> Problem details
Present every item below as a Markdown table with two columns, Row and Item Line, giving each line its own row and omitting blank lines. Leave the pictures out of the table.

> Material to process
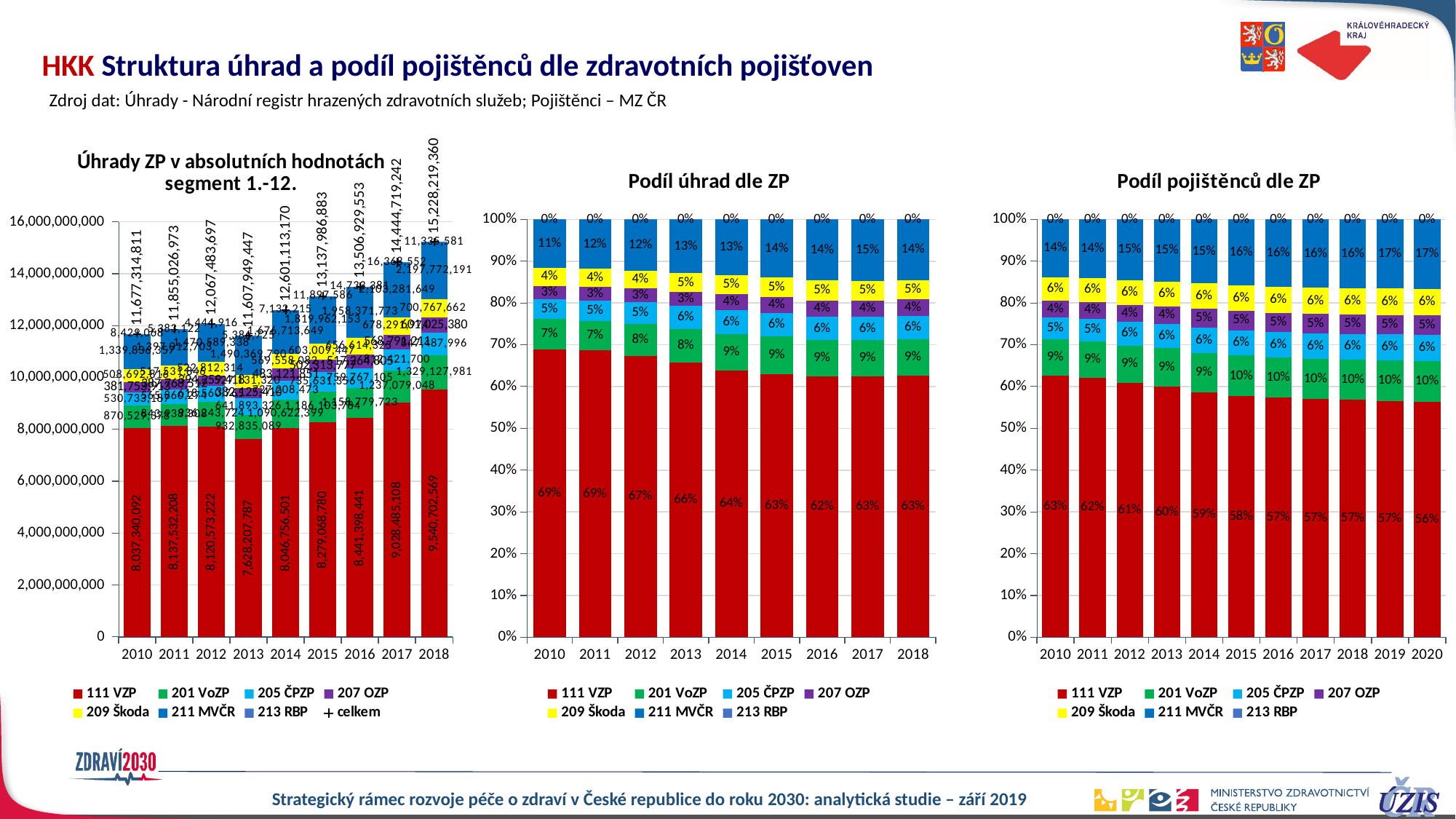
In the chart 'Podíl úhrad dle ZP', what is the share of 211 MVČR in 2017? 15% In the chart 'Podíl pojištěnců dle ZP', how many years are shown on the x axis? 11 How many series does the legend of the chart 'Podíl pojištěnců dle ZP' list? 7 In the chart 'Úhrady ZP v absolutních hodnotách segment 1.-12.', what is the total (celkem) value for 2018? 15,228,219,360 In the chart 'Úhrady ZP v absolutních hodnotách segment 1.-12.', what is the value for 111 VZP in 2013? 7,628,207,787 In the chart 'Úhrady ZP v absolutních hodnotách segment 1.-12.', how many years are shown on the x axis? 9 In the chart 'Úhrady ZP v absolutních hodnotách segment 1.-12.', what is the difference between the 111 VZP values for 2018 and 2017? 512,217,461 In the chart 'Podíl pojištěnců dle ZP', what is the share of 111 VZP in 2020? 56% In the chart 'Podíl úhrad dle ZP', does the share of 111 VZP generally rise or fall from 2010 to 2018? fall In the chart 'Úhrady ZP v absolutních hodnotách segment 1.-12.', which year has the lowest total (celkem) value? 2013 In the chart 'Podíl úhrad dle ZP', what is the share of 111 VZP in 2010? 69% In the chart 'Podíl pojištěnců dle ZP', which is larger in 2019: the share of 211 MVČR or the share of 201 VoZP? 211 MVČR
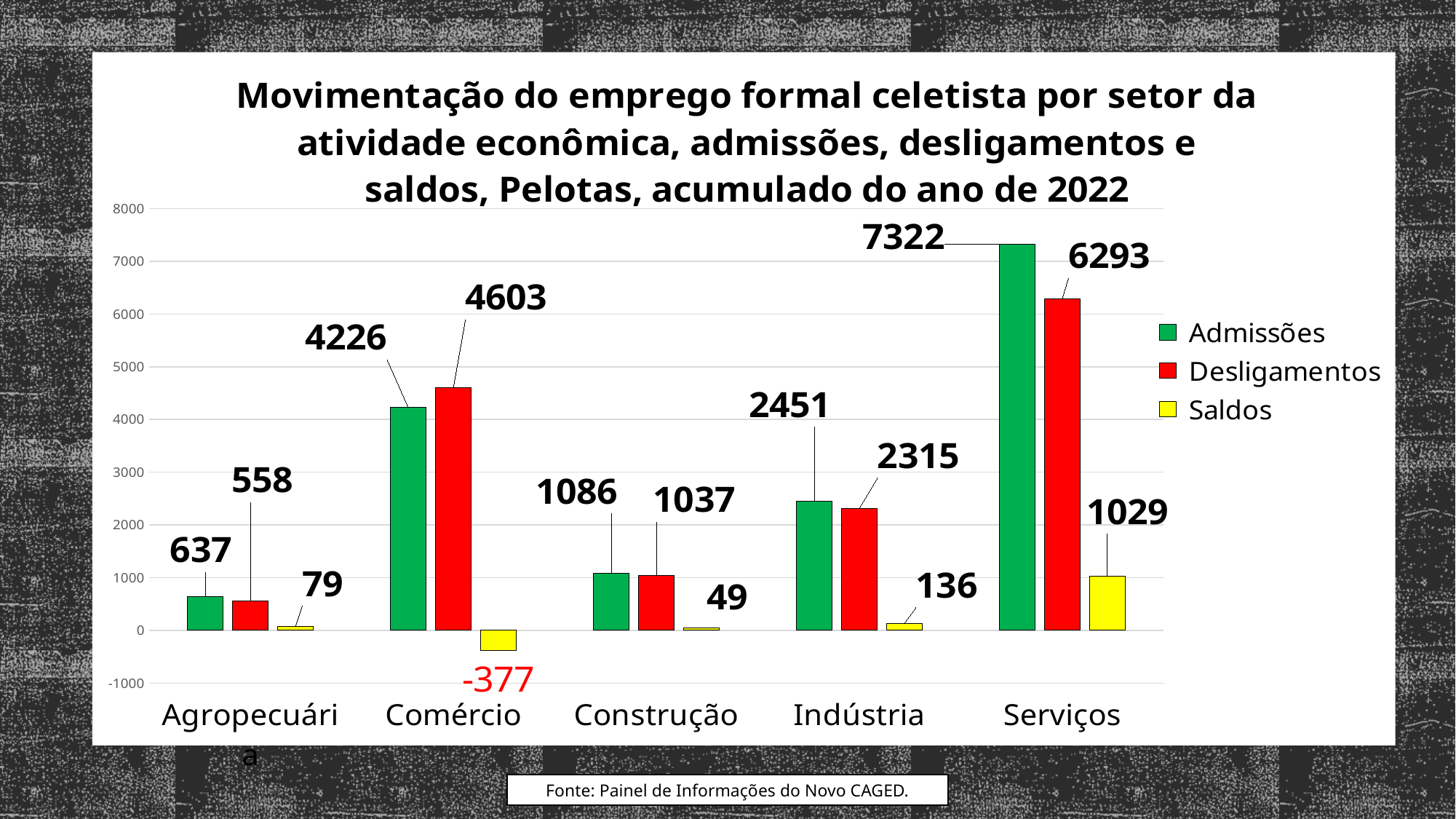
How many sectors are shown on the x axis? 5 What kind of chart is shown on the slide? Bar chart What is the Admissões value for Serviços? 7322 Which is larger for Comércio, Admissões or Desligamentos? Desligamentos What is the Desligamentos value for Comércio? 4603 How many series does the legend list? 3 Which sector has the highest Admissões value? Serviços What is the difference between Admissões and Desligamentos for Serviços? 1029 What is the Saldos value for Indústria? 136 Which sector has the lowest Saldos value? Comércio Which colour represents the Saldos series in the legend? Yellow What is the Saldos value for Comércio? -377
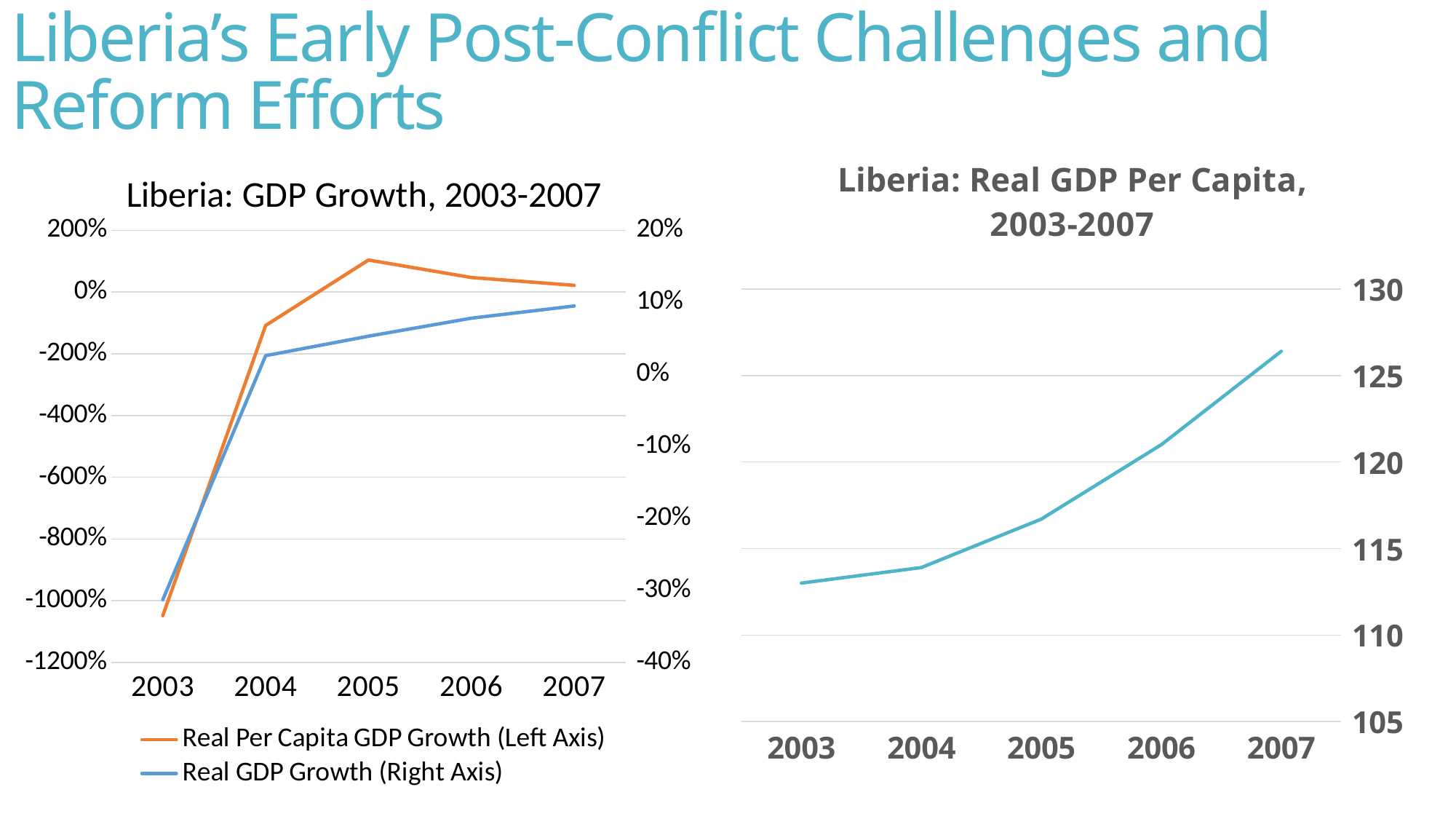
How many years are plotted on the 'Liberia: Real GDP Per Capita, 2003-2007' chart? 5 In the 'Liberia: Real GDP Per Capita, 2003-2007' chart, do the values rise or fall from 2003 to 2007? rise How many series does the legend of the 'Liberia: GDP Growth, 2003-2007' chart list? 2 In the 'Liberia: GDP Growth, 2003-2007' chart, which axis does the Real GDP Growth series use according to the legend? Right Axis In the 'Liberia: GDP Growth, 2003-2007' chart, is the Real Per Capita GDP Growth value for 2003 greater or less than -800%? less In the 'Liberia: GDP Growth, 2003-2007' chart, which year has the highest Real Per Capita GDP Growth? 2005 In the 'Liberia: Real GDP Per Capita, 2003-2007' chart, which year has the lowest value? 2003 What kind of chart is the 'Liberia: Real GDP Per Capita, 2003-2007' chart? line chart In the 'Liberia: Real GDP Per Capita, 2003-2007' chart, is the value for 2003 greater or less than 115? less In the 'Liberia: Real GDP Per Capita, 2003-2007' chart, which year has the highest value? 2007 In the 'Liberia: GDP Growth, 2003-2007' chart, is the Real GDP Growth value for 2003 greater or less than -20%? less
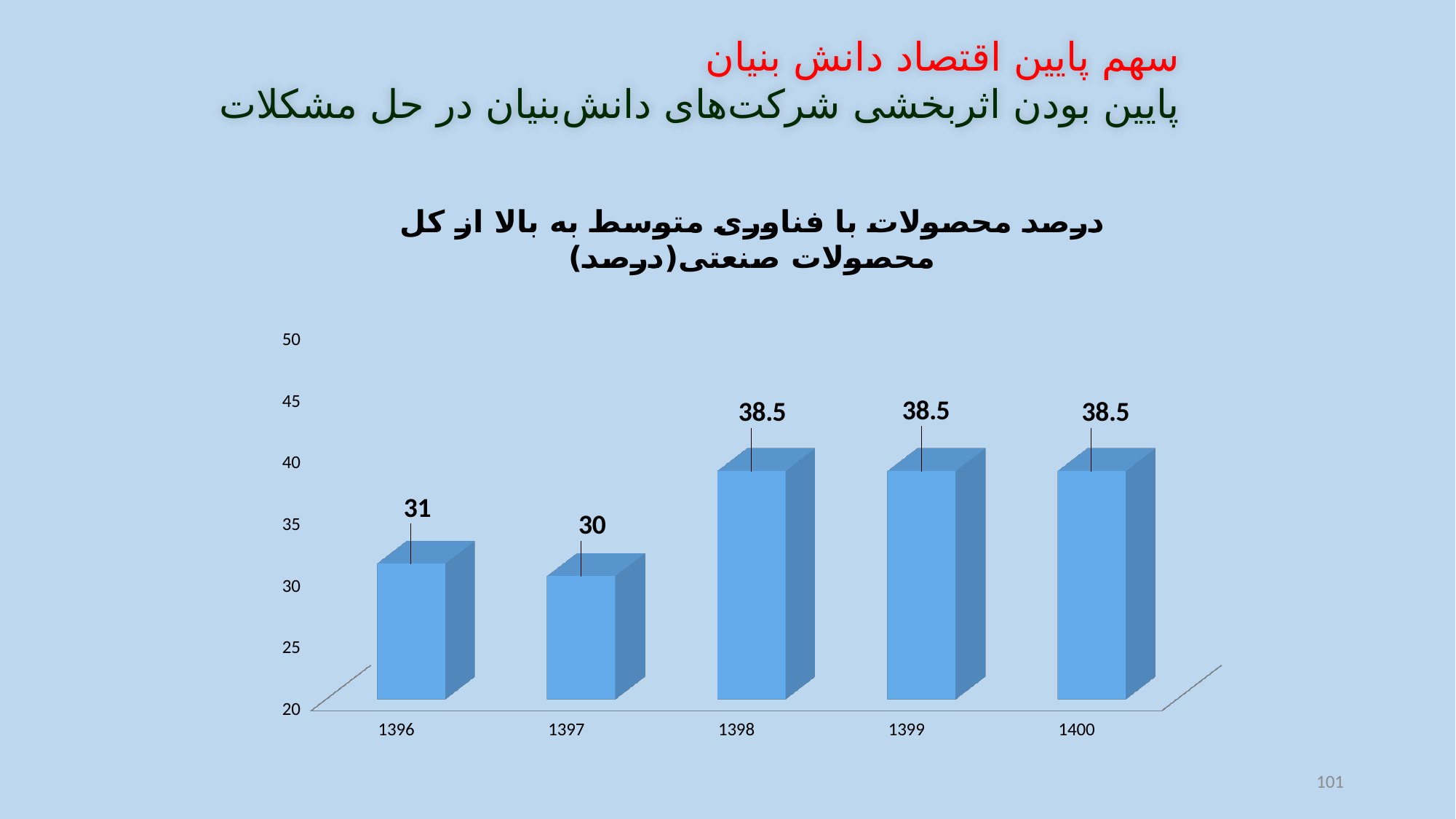
What is the difference between the values for 1398 and 1397? 8.5 Which is larger, the value for 1396 or the value for 1399? 1399 Which year has the lowest value? 1397 How many years are shown on the x axis? 5 Is the value for 1399 greater or less than 35? greater What kind of chart is shown on the slide? bar chart What is the value for 1398? 38.5 What is the value for 1396? 31 What is the value for 1397? 30 What is the difference between the values for 1396 and 1397? 1 Do the values rise or fall from 1397 to 1398? rise What is the value for 1400? 38.5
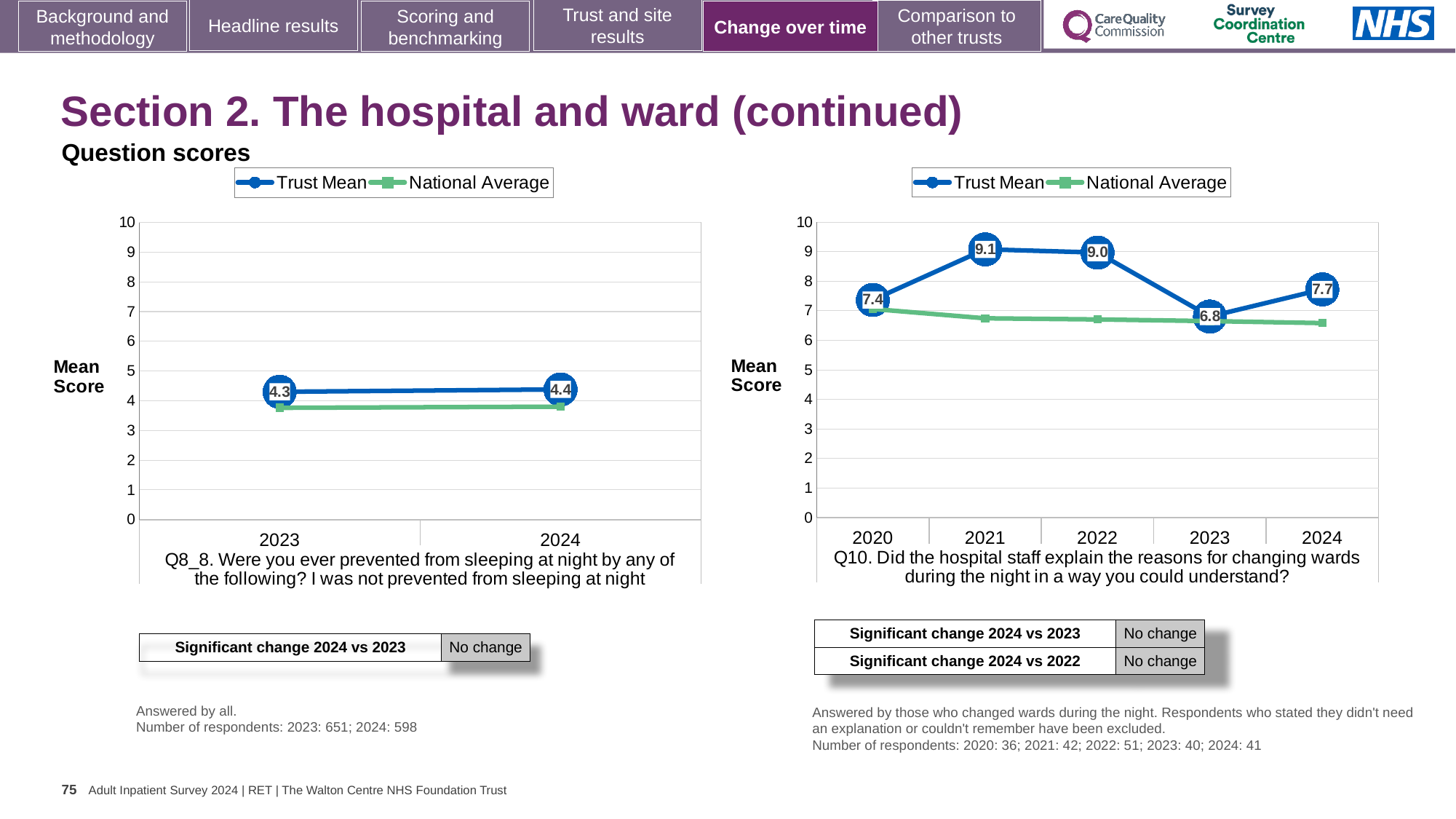
In the Q10 chart on the right, what is the Trust Mean score for 2021? 9.1 In the Q8_8 chart on the left, is the National Average value for 2024 greater or less than 4? less In the Q8_8 chart on the left, what is the Trust Mean score for 2024? 4.4 In the Q10 chart on the right, what is the difference between the Trust Mean scores for 2021 and 2023? 2.3 How many series does the legend of the Q8_8 chart on the left list? 2 In the Q10 chart on the right, which year has the highest Trust Mean score? 2021 In the Q8_8 chart on the left, what is the Trust Mean score for 2023? 4.3 How many years are shown on the x axis of the Q10 chart on the right? 5 In the Q10 chart on the right, is the Trust Mean score higher in 2020 or in 2024? 2024 In the Q10 chart on the right, what is the Trust Mean score for 2024? 7.7 In the Q10 chart on the right, which year has the lowest Trust Mean score? 2023 What kind of chart is the Q10 chart on the right? Line chart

> Written answer
| Row | Item Line |
|---|---|
| 1 | In the chart 'Podíl úhrad dle ZP', what is the share of 211 MVČR in 2017? 15% In the chart 'Podíl pojištěnců dle ZP', how many years are shown on the x axis? 11 How many series does the legend of the chart 'Podíl pojištěnců dle ZP' list? 7 In the chart 'Úhrady ZP v absolutních hodnotách segment 1.-12.', what is the total (celkem) value for 2018? 15,228,219,360 In the chart 'Úhrady ZP v absolutních hodnotách segment 1.-12.', what is the value for 111 VZP in 2013? 7,628,207,787 In the chart 'Úhrady ZP v absolutních hodnotách segment 1.-12.', how many years are shown on the x axis? 9 In the chart 'Úhrady ZP v absolutních hodnotách segment 1.-12.', what is the difference between the 111 VZP values for 2018 and 2017? 512,217,461 In the chart 'Podíl pojištěnců dle ZP', what is the share of 111 VZP in 2020? 56% In the chart 'Podíl úhrad dle ZP', does the share of 111 VZP generally rise or fall from 2010 to 2018? fall In the chart 'Úhrady ZP v absolutních hodnotách segment 1.-12.', which year has the lowest total (celkem) value? 2013 In the chart 'Podíl úhrad dle ZP', what is the share of 111 VZP in 2010? 69% In the chart 'Podíl pojištěnců dle ZP', which is larger in 2019: the share of 211 MVČR or the share of 201 VoZP? 211 MVČR |
| 2 | How many sectors are shown on the x axis? 5 What kind of chart is shown on the slide? Bar chart What is the Admissões value for Serviços? 7322 Which is larger for Comércio, Admissões or Desligamentos? Desligamentos What is the Desligamentos value for Comércio? 4603 How many series does the legend list? 3 Which sector has the highest Admissões value? Serviços What is the difference between Admissões and Desligamentos for Serviços? 1029 What is the Saldos value for Indústria? 136 Which sector has the lowest Saldos value? Comércio Which colour represents the Saldos series in the legend? Yellow What is the Saldos value for Comércio? -377 |
| 3 | How many years are plotted on the 'Liberia: Real GDP Per Capita, 2003-2007' chart? 5 In the 'Liberia: Real GDP Per Capita, 2003-2007' chart, do the values rise or fall from 2003 to 2007? rise How many series does the legend of the 'Liberia: GDP Growth, 2003-2007' chart list? 2 In the 'Liberia: GDP Growth, 2003-2007' chart, which axis does the Real GDP Growth series use according to the legend? Right Axis In the 'Liberia: GDP Growth, 2003-2007' chart, is the Real Per Capita GDP Growth value for 2003 greater or less than -800%? less In the 'Liberia: GDP Growth, 2003-2007' chart, which year has the highest Real Per Capita GDP Growth? 2005 In the 'Liberia: Real GDP Per Capita, 2003-2007' chart, which year has the lowest value? 2003 What kind of chart is the 'Liberia: Real GDP Per Capita, 2003-2007' chart? line chart In the 'Liberia: Real GDP Per Capita, 2003-2007' chart, is the value for 2003 greater or less than 115? less In the 'Liberia: Real GDP Per Capita, 2003-2007' chart, which year has the highest value? 2007 In the 'Liberia: GDP Growth, 2003-2007' chart, is the Real GDP Growth value for 2003 greater or less than -20%? less |
| 4 | What is the difference between the values for 1398 and 1397? 8.5 Which is larger, the value for 1396 or the value for 1399? 1399 Which year has the lowest value? 1397 How many years are shown on the x axis? 5 Is the value for 1399 greater or less than 35? greater What kind of chart is shown on the slide? bar chart What is the value for 1398? 38.5 What is the value for 1396? 31 What is the value for 1397? 30 What is the difference between the values for 1396 and 1397? 1 Do the values rise or fall from 1397 to 1398? rise What is the value for 1400? 38.5 |
| 5 | In the Q10 chart on the right, what is the Trust Mean score for 2021? 9.1 In the Q8_8 chart on the left, is the National Average value for 2024 greater or less than 4? less In the Q8_8 chart on the left, what is the Trust Mean score for 2024? 4.4 In the Q10 chart on the right, what is the difference between the Trust Mean scores for 2021 and 2023? 2.3 How many series does the legend of the Q8_8 chart on the left list? 2 In the Q10 chart on the right, which year has the highest Trust Mean score? 2021 In the Q8_8 chart on the left, what is the Trust Mean score for 2023? 4.3 How many years are shown on the x axis of the Q10 chart on the right? 5 In the Q10 chart on the right, is the Trust Mean score higher in 2020 or in 2024? 2024 In the Q10 chart on the right, what is the Trust Mean score for 2024? 7.7 In the Q10 chart on the right, which year has the lowest Trust Mean score? 2023 What kind of chart is the Q10 chart on the right? Line chart |